Mitigating effect of chrysin loaded solid lipid nanoparticles against Amyloid β25-35 induced oxidative stress in rat hippocampal region: An efficient formulation approach for Alzheimer's disease

- Chrysin was nanoformulated to overcome the poor pharmacokinetic strategy of chrysin.
- Aβ25-35 infusion provoked several neuropathological signs relevant to Alzheimer's disease.
- Chrysin solid lipid nanoparticles exerts a potent effect as a free radical scavenger.
- Chrysin solid lipid nanoparticles treated group illustrated decreased neuronal damage.
- Chrysin nanoformulation proved to be a potential agent against Aβ25-35 mediated stress.

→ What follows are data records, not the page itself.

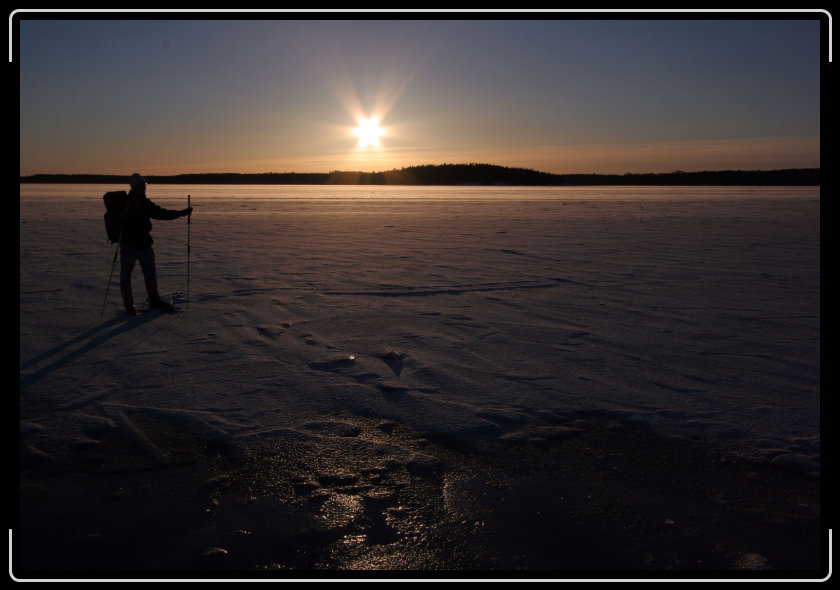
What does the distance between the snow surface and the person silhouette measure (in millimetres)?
233

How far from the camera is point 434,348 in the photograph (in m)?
5.62

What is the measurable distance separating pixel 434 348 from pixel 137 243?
4142 millimetres

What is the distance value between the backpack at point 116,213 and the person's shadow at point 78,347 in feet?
3.36

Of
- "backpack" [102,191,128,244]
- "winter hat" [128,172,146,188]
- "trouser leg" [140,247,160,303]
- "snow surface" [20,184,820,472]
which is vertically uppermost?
"winter hat" [128,172,146,188]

Alzheimer's disease (AD) is the most prevalent form of dementia. Amyloid-β25-35 (Aβ25-35), a well-established neurotoxicant, is reported to be involved in the etiology of AD. Chrysin (CN) with its wide range of biological activities in terms of reversing the neuronal damage once induced is limited due to its compromised bioavailability. Solid lipid nanoparticles (SLNs) on the other hand due to its improved protein stability, avoids proteolytic degradation, as well as sustained release of the incorporated molecules could be widely applied as a drug delivery vehicle. Hence, in the present investigation, we prepared CN loaded SLNs (CN-SLNs) and investigated its therapeutic role in alleviating Aβ25-35 administered neuronal damage. All the antioxidant enzymes and non-antioxidant enzyme in hippocampus were reduced significantly (P < 0.01) in the Aβ25-35 injected group, whereas lipid peroxidation and acetylcholine esterase were increased significantly (P < 0.01). These changes were restored significantly (P < 0.01) by CN-SLNs (5 mg/kg and 10 mg/kg) and (P < 0.05) by free CN (50 mg/kg and 100 mg/kg). Aβ25-35 also resulted in poor memory retention in behavioral tasks and histopathological sections of the hippocampal region showed the extent of neuronal loss which was thereby restored back on treatment with CN-SLNs and free CN. Our findings demonstrate that the therapeutic efficacy of CN could be attained at lower dose and also its oral bioavailability could be increased by encapsulating CN in SLNs. Thus the results suggest that CN-SLNs could be used as a potential therapeutic and a brain targeting strategy to combat the global burden of Alzheimer's disease.